*Texte fourni:*
━━━━━━━━━━
François Jarrige : « Une technique n’est jamais neutre »
Historien de l’industrialisation et de la classe ouvrière, François Jarrige a publié en 2014 Technocritiques (La Découverte). Dans ce livre, qui se présente comme une sorte de contre-histoire du progrès, il revient sur trois siècles de contestation des machines. Nous publions ici l’interview qu’il nous a accordé dans le cadre de l’enquête sur les technocritiques publiée dans le nouveau numéro d’Usbek & Rica (à découvrir également en version numérique augmentée).
On entend peu de voix critiquant la technologie aujourd’hui en France. Serait-on dans une phase historique de recul de la technocritique, comme cela a pu être le cas dans les années 1980 ?
C’est une question compliquée. À vrai dire, je n’en sais rien car c’est difficile d’avoir le recul historique nécessaire. Nous sommes dans un moment profondément ambivalent où les doutes sur les choix techniques et l’avenir technique qui se construit sont assez largement partagés, mais ils rencontrent en permanence une injonction à l’innovation et une multitude de discours technoprophétiques débridés. Si on écoute les médias, on a l’impression de subir aujourd’hui une explosion des technocritiques. Je fais notamment allusion à ce texte signé par trois anciens ministres sur la soi-disant « peur de l’innovation » en France, ou bien encore au livre Alterscience (Odile Jacob, 2013), de l’ingénieur Alexandre Moatti, qui peut donner l’impression que la technocritique est l’une des grandes menaces qui pèserait aujourd’hui sur la société française. En réalité, on entend assez peu de voix technocritiques radicales en France. Il y a le collectif Pièces et Main d’Oeuvre, les éditions L’Échappée – qui propose un travail remarquable et de qualité mais plutôt marginal – et surtout les mouvements sociaux qui se constituent pour contester les « grands projets d’aménagements inutiles » de Sivens, Roybon ou Notre-Dame-des-Landes.
« Il n’y a pas un enthousiasme mais plutôt une forme de désintérêt vis-à-vis de la technologie »
Contrairement à ce qui a pu se passer au XIXe siècle, la contestation de la technologie vient aujourd’hui surtout des milieux intellectuels et scientifiques mais plus vraiment des milieux populaires. Comment expliquer ce renversement historique ?
━━━━━━━━━━
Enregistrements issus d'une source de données

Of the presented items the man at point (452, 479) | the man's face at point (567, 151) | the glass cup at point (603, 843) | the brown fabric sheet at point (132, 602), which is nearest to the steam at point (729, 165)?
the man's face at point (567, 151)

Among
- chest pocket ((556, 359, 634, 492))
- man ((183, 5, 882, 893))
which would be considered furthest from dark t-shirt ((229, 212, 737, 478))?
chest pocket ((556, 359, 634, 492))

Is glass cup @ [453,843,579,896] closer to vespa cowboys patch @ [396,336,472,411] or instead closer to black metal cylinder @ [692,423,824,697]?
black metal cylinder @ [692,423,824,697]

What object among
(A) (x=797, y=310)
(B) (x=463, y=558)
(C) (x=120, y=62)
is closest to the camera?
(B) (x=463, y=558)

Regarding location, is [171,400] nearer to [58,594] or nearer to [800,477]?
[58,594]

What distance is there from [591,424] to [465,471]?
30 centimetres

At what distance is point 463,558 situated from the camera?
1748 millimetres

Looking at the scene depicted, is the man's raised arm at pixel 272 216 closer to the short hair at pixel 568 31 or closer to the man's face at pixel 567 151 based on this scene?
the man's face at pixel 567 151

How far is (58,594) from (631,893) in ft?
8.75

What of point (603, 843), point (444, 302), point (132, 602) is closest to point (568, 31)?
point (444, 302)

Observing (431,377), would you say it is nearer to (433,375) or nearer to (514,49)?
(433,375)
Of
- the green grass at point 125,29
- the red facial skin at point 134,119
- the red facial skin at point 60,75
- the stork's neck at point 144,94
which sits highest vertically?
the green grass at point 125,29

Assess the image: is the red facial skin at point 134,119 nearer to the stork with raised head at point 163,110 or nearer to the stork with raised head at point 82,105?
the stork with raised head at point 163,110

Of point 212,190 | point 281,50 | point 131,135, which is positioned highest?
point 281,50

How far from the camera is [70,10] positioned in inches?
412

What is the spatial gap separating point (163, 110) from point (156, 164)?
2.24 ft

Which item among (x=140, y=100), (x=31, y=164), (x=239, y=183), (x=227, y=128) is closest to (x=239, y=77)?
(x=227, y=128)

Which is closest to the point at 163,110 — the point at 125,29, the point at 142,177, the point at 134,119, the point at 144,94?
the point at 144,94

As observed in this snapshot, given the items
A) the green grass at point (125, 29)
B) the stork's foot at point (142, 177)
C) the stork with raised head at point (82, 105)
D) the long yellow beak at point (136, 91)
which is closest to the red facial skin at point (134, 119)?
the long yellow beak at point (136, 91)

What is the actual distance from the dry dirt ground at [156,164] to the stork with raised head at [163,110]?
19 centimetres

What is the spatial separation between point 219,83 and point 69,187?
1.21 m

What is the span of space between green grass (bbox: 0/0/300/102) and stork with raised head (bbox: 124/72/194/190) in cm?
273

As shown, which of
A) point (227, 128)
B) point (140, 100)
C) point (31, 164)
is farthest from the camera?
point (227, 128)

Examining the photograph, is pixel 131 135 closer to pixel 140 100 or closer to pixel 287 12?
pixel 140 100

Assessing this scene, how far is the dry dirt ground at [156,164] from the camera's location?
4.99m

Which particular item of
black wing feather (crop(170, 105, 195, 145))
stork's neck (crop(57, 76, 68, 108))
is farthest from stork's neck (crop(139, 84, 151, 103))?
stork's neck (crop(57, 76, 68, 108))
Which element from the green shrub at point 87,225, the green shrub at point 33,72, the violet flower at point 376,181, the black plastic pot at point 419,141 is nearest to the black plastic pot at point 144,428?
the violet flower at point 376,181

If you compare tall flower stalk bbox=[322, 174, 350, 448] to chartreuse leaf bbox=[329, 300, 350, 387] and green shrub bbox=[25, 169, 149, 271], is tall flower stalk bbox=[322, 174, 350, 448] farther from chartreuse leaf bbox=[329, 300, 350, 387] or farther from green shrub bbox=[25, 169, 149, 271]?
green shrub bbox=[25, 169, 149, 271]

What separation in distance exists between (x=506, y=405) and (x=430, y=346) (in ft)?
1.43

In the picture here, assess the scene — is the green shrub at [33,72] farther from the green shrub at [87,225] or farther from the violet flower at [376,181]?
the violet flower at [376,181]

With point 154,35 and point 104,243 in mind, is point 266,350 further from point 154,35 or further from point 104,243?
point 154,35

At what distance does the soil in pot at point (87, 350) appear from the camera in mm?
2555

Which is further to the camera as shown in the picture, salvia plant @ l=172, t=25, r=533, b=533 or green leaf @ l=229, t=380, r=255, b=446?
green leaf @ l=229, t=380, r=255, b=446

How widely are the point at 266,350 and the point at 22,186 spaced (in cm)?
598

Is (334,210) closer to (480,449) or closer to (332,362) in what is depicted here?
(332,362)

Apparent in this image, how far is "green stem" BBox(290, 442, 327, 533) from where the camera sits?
━━━━━━━━━━
*Consignes:*
(1) D'après l'entretien avec François Jarrige, pourquoi dit-il ne pas savoir si la technocritique est aujourd'hui en recul en France ? Répondez en une à trois phrases.
(2) Poursuivez l'entretien avec François Jarrige à la suite de la dernière question posée.

*Résultats de l'exercice:*
(1) Il dit n'en rien savoir parce qu'il est difficile d'avoir le recul historique nécessaire pour en juger.

(2)
Il ne faut pas oublier que le mouvement ouvrier qui s’est construit et institutionnalisé à la fin du XIXe siècle a longtemps partagé les espoirs et les enthousiasmes pour la mécanisation. Le discours marxiste dominant, c’était que le problème n’était pas la technique mais les usages sociaux de la technique. Pour Marx il fallait distinguer les effets à court terme potentiellement néfastes et les effets à long terme bénéfiques de la machine. Après, pour répondre à votre question, le problème, c’est que ce mouvement ouvrier s’est effondré. Cela dit, les milieux populaires ne parlent pas plus aujourd’hui qu’ils ne parlaient au XIXe siècle et je ne suis pas sûr du tout que ces « milieux populaires » que vous évoquez soient tous enthousiastes devant les objets high tech que vantent la publicité. À mon avis, pour beaucoup d’individus, il n’y a pas un enthousiasme mais plutôt une forme de désintérêt vis-à-vis de la technologie. Et ce désintérêt est plus fort que ce que les médias veulent bien raconter. Le souci, c’est que les gens n’ont pas vraiment le choix parce que la société actuelle est modelée par les objets et réseaux techniques. Du coup, on ne peut plus vraiment se passer de tout un tas d’objets par ailleurs parfaitement inutiles si on y pense un instant. Et puis, il y a un facteur générationnel à l’œuvre : la nouvelle génération qui arrive aux commandes et prescrit les usages est beaucoup plus technophile que par le passé. Pour résumer, je dirais donc qu’il y a une minorité d’enthousiastes, une autre minorité de résistants, mais que l’immense majorité des gens suit le mouvement. Le grand changement, c’est qu’aujourd’hui, la technologie est beaucoup plus prescriptive qu’auparavant : chaque fois qu’on fait face à un problème politique, social ou économique, la solution mise en avant est technologique. Les gens souffrent de solitude ? On répond en développant les communautés virtuelles…
Dans votre livre, vous développez l’idée que la technologie n’est pas et n’a jamais été neutre. Est-ce qu’Internet ne change pas un peu la donne ? Une monnaie virtuelle comme Bitcoin peut vraiment être utilisée pour le pire comme pour le meilleur, non ?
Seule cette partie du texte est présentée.